READING PASSAGE:
********

James Harrison is an Australian with a gift. And he has given this gift over 1100 times.
It’s his blood plasma. But this is not the story simply of someone who donates blood regularly. Regular blood donors also save countless lives. Harrison’s blood is special. It contains an antibody that has helped save 2.4 million babies.
When James Harrison was 14 years old, he underwent chest surgery and received many units of donated blood. He knew he would become a regular blood donor, like his father, as soon as he was old enough.
When he started donating blood in the 1950s, the people who tested it realised that Harrison’s blood had something special: a high level of rare antibodies that could be used to prevent Rhesus disease. They asked him to be part of the Anti-D program and he has been donating weekly ever since.
This month, James Harrison donated plasma for the 1173th and last time. At 81 years old, he can longer donate blood in Australia.
Rhesus disease can happen when, during pregnancy, a woman’s own blood cells attack the blood cells of her child. It can happen when a mother is Rh- and the father of the child in Rh+ resulting in a baby who is Rh+. With each subsequent pregnancies, the effects of the disease get worse. Children can suffer brain damage and even be stillborn because of Rhesus disease.
In the middle of the last century, researchers in London (England), New York, Australia and Canada were all working on solving the problem at the same time. The story is really interesting and involves a Canadian researcher nicknamed named Zip! Read more, HERE, about the Canadian researcher and the Canadian women who donated blood that helped solve Rhesus disease in Canada.
Thanks to vaccines like Anti-D in Australia and WinRho in Canada, Rhesus disease is basically gone in developed countries. But, in developing countries, it is estimated that there are roughly 100,000 newborn deaths a year, with more than 25,000 babies brain-damaged.

********

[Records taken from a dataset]
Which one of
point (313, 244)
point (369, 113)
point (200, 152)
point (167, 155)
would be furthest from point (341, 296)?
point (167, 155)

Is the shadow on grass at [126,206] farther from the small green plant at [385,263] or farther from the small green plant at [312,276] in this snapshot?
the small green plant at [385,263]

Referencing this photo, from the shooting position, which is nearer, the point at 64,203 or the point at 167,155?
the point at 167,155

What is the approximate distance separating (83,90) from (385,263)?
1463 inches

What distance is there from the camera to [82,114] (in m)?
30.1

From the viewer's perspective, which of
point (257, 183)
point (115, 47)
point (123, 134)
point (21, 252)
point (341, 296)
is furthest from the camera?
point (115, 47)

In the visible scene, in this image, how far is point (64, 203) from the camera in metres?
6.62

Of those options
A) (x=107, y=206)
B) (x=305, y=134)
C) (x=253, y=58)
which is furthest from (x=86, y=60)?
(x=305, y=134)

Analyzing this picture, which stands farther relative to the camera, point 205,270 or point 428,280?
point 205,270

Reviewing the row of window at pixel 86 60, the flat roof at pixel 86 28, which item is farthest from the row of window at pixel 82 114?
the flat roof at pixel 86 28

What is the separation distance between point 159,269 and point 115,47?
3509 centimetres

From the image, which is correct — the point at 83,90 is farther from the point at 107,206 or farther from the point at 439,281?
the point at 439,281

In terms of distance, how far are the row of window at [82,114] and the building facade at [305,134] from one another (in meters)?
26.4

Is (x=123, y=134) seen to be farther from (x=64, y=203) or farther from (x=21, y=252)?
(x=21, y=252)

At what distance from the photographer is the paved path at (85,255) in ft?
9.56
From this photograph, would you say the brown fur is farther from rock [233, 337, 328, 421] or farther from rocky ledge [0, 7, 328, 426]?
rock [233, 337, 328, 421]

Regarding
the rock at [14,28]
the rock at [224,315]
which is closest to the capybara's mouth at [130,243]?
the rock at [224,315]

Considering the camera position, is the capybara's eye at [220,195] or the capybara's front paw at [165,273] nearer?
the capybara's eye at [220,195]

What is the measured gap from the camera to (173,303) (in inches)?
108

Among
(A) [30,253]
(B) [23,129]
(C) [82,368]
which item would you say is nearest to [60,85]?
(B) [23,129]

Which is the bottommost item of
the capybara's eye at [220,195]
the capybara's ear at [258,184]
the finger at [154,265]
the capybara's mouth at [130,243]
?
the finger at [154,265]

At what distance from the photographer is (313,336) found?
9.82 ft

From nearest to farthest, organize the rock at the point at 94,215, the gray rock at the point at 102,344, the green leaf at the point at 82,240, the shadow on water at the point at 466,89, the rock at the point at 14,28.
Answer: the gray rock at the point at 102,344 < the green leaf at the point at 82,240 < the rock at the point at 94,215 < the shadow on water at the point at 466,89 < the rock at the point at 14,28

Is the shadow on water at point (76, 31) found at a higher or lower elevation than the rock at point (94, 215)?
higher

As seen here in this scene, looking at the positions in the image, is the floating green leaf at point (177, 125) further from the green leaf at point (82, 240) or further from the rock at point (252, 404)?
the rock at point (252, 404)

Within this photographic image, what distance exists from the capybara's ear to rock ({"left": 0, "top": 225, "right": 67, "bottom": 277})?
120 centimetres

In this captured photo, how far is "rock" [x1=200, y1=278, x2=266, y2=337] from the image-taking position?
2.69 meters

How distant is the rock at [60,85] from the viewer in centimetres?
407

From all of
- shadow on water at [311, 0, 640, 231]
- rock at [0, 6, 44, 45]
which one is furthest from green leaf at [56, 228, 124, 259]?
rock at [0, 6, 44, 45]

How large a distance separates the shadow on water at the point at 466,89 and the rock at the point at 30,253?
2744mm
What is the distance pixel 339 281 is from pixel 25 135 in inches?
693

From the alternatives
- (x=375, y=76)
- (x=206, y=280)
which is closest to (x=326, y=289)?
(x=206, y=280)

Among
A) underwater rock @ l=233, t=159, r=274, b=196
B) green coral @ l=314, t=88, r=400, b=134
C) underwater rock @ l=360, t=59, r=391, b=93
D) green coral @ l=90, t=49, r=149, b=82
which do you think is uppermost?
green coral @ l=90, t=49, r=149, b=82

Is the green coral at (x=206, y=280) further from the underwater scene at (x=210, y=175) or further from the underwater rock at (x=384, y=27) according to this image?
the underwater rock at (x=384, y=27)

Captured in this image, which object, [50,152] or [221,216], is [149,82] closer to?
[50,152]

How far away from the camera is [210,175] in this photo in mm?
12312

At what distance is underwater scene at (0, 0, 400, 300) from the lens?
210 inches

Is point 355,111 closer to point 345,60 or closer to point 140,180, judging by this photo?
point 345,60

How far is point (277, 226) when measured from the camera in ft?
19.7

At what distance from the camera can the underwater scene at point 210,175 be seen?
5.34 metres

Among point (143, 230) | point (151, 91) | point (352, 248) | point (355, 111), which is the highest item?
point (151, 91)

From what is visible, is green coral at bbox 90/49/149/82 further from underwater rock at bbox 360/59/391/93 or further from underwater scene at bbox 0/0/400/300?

********

ASSIGNED TASK A: According to the James Harrison article, how old was Harrison when he had chest surgery?
ASSIGNED TASK B: In the James Harrison article, which places are named where researchers were working on Rhesus disease in the middle of the last century? List each one.
These items come from a source separate from the James Harrison article.

EXERCISE RESPONSE A: He was 14 years old.

EXERCISE RESPONSE B: London (England), New York, Australia, Canada